• What the task asks: Rewrite every line of the rows below as a JSON list of strings, one string per line, leaving out blank lines.

—————

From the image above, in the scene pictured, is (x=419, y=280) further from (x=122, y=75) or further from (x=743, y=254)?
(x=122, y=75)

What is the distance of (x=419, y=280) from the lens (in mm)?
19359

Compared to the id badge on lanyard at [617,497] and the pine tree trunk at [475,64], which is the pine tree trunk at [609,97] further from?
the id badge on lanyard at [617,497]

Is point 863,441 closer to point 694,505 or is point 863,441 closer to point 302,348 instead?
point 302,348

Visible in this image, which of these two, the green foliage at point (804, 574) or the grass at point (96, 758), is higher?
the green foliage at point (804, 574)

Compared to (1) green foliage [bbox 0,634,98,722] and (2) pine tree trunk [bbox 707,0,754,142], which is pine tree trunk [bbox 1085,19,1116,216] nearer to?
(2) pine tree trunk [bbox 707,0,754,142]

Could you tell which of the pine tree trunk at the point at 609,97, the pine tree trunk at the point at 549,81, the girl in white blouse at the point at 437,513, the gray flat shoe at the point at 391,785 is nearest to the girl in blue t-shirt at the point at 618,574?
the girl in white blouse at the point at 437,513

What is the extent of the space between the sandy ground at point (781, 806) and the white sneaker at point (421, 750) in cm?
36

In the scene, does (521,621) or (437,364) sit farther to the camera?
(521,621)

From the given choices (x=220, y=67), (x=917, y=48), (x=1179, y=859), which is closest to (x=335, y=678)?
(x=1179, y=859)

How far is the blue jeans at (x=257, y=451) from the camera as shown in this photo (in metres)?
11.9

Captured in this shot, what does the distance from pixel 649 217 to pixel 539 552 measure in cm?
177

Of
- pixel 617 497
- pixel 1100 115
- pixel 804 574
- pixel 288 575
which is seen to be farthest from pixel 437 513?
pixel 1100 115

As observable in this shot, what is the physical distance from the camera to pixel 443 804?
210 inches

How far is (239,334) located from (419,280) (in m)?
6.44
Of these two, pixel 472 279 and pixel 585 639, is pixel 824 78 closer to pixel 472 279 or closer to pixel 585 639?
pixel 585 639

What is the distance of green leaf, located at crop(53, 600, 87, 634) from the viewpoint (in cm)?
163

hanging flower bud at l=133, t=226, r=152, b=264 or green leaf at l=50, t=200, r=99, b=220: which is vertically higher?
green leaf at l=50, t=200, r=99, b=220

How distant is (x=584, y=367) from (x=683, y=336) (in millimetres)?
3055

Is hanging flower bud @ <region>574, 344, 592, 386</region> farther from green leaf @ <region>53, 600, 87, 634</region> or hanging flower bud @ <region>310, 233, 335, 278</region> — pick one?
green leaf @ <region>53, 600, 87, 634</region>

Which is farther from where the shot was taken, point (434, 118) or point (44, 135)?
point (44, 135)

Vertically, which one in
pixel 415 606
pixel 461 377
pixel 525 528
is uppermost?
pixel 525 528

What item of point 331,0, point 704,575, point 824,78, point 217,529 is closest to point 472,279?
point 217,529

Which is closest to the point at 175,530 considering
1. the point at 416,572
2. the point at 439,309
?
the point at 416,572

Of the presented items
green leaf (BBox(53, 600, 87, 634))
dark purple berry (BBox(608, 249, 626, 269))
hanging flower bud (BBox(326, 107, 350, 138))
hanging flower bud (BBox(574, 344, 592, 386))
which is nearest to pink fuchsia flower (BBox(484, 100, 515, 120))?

—————

• Solution for this exercise:
[
  "From the image above, in the scene pictured, is (x=419, y=280) further from (x=122, y=75) or further from (x=743, y=254)?",
  "(x=122, y=75)",
  "What is the distance of (x=419, y=280) from the lens (in mm)?",
  "19359",
  "Compared to the id badge on lanyard at [617,497] and the pine tree trunk at [475,64], which is the pine tree trunk at [609,97] further from?",
  "the id badge on lanyard at [617,497]",
  "Is point 863,441 closer to point 694,505 or is point 863,441 closer to point 302,348 instead?",
  "point 302,348",
  "Visible in this image, which of these two, the green foliage at point (804, 574) or the grass at point (96, 758), is higher?",
  "the green foliage at point (804, 574)",
  "Compared to (1) green foliage [bbox 0,634,98,722] and (2) pine tree trunk [bbox 707,0,754,142], which is pine tree trunk [bbox 1085,19,1116,216] nearer to?",
  "(2) pine tree trunk [bbox 707,0,754,142]",
  "Could you tell which of the pine tree trunk at the point at 609,97, the pine tree trunk at the point at 549,81, the girl in white blouse at the point at 437,513, the gray flat shoe at the point at 391,785 is nearest to the girl in blue t-shirt at the point at 618,574?",
  "the girl in white blouse at the point at 437,513",
  "What is the extent of the space between the sandy ground at point (781, 806) and the white sneaker at point (421, 750) in cm?",
  "36",
  "In the scene, does (521,621) or (437,364) sit farther to the camera?",
  "(521,621)",
  "From the given choices (x=220, y=67), (x=917, y=48), (x=1179, y=859), which is closest to (x=335, y=678)?",
  "(x=1179, y=859)",
  "How far is the blue jeans at (x=257, y=451) from the camera as shown in this photo (in metres)?",
  "11.9",
  "Captured in this shot, what does the distance from pixel 649 217 to pixel 539 552 measure in cm?",
  "177",
  "Of",
  "- pixel 617 497",
  "- pixel 1100 115",
  "- pixel 804 574",
  "- pixel 288 575",
  "which is seen to be farthest from pixel 437 513?",
  "pixel 1100 115",
  "As observable in this shot, what is the physical distance from the camera to pixel 443 804?",
  "210 inches",
  "How far is (239,334) located from (419,280) (in m)?",
  "6.44",
  "Of these two, pixel 472 279 and pixel 585 639, is pixel 824 78 closer to pixel 472 279 or closer to pixel 585 639?",
  "pixel 585 639",
  "What is the distance of green leaf, located at crop(53, 600, 87, 634) from the viewpoint (in cm)?",
  "163",
  "hanging flower bud at l=133, t=226, r=152, b=264 or green leaf at l=50, t=200, r=99, b=220: which is vertically higher?",
  "green leaf at l=50, t=200, r=99, b=220",
  "How distant is (x=584, y=367) from (x=683, y=336) (in millimetres)?",
  "3055",
  "Is hanging flower bud @ <region>574, 344, 592, 386</region> farther from green leaf @ <region>53, 600, 87, 634</region> or hanging flower bud @ <region>310, 233, 335, 278</region> — pick one?",
  "green leaf @ <region>53, 600, 87, 634</region>",
  "Which is farther from where the shot was taken, point (434, 118) or point (44, 135)?",
  "point (44, 135)",
  "Vertically, which one in",
  "pixel 415 606",
  "pixel 461 377",
  "pixel 525 528",
  "is uppermost?",
  "pixel 525 528",
  "What item of point 331,0, point 704,575, point 824,78, point 217,529 is closest to point 472,279?",
  "point 217,529",
  "Which is closest to the point at 175,530 considering",
  "1. the point at 416,572",
  "2. the point at 439,309",
  "?",
  "the point at 416,572",
  "Of the presented items",
  "green leaf (BBox(53, 600, 87, 634))",
  "dark purple berry (BBox(608, 249, 626, 269))",
  "hanging flower bud (BBox(326, 107, 350, 138))",
  "hanging flower bud (BBox(574, 344, 592, 386))",
  "which is nearest to pink fuchsia flower (BBox(484, 100, 515, 120))?"
]